SELECTED PASSAGE
Studio album by LL Cool J
- Released: September 9, 2008
- Length: 72:43
- Label: Def Jam
- Producer: SRay Burghardt; Cue Beats; DJ Scratch; the Dream-Team; Frado & Absolut; Dame Grease; Illfonics; Ryan Leslie; Marley Marl; Music Mystro; Raw Uncut; Tricky Stewart; Streetrunner; Suits;

LL Cool J chronology
| Todd Smith (2006) | Exit 13 (2008) | All World 2 (2009) |

Singles from Exit 13
- "Cry" Released: June 17, 2008; "Rocking with the G.O.A.T." Released: June 20, 2008; "Baby" Released: July 22, 2008; "Feel My Heart Beat" Released: August 26, 2008;

= Exit 13 =

Exit 13 is the twelfth studio album by American rapper LL Cool J. It was released on September 9, 2008, on the record label Def Jam Recordings. It was his last album release with the label before his return 16 years later with The FORCE.

YOUR TASKS
[a] Answer these questions about the Exit 13 album text, one per line:
(i) What is the album's running time?
(ii) On what date was the single "Baby" released?
(iii) Which LL Cool J album follows Exit 13 in the chronology?
[b] Summarize the Exit 13 album text in two sentences.
[c] In the Exit 13 album text, why is the album described as LL Cool J's last release with Def Jam only up to a certain point rather than as his final one with the label? Explain in one or two sentences.

RECORDED DATA

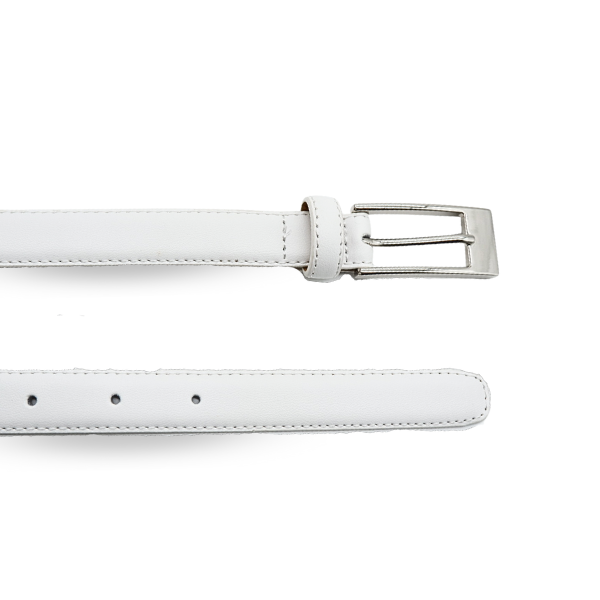DEANEEN - Women's White Matte Genuine Leather Belt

ANSWERS TO THE PROBLEMS
[a]
(i) 72:43
(ii) July 22, 2008
(iii) All World 2 (2009)

[b] Exit 13 is the twelfth studio album by American rapper LL Cool J, released on September 9, 2008, by Def Jam Recordings, and four singles came from it, starting with "Cry" in June 2008. It was his last album with Def Jam until he returned to the label 16 years later with The FORCE.

[c] LL Cool J later went back to Def Jam. He returned 16 years after Exit 13 with The FORCE, so Exit 13 was his last album on the label only until that return.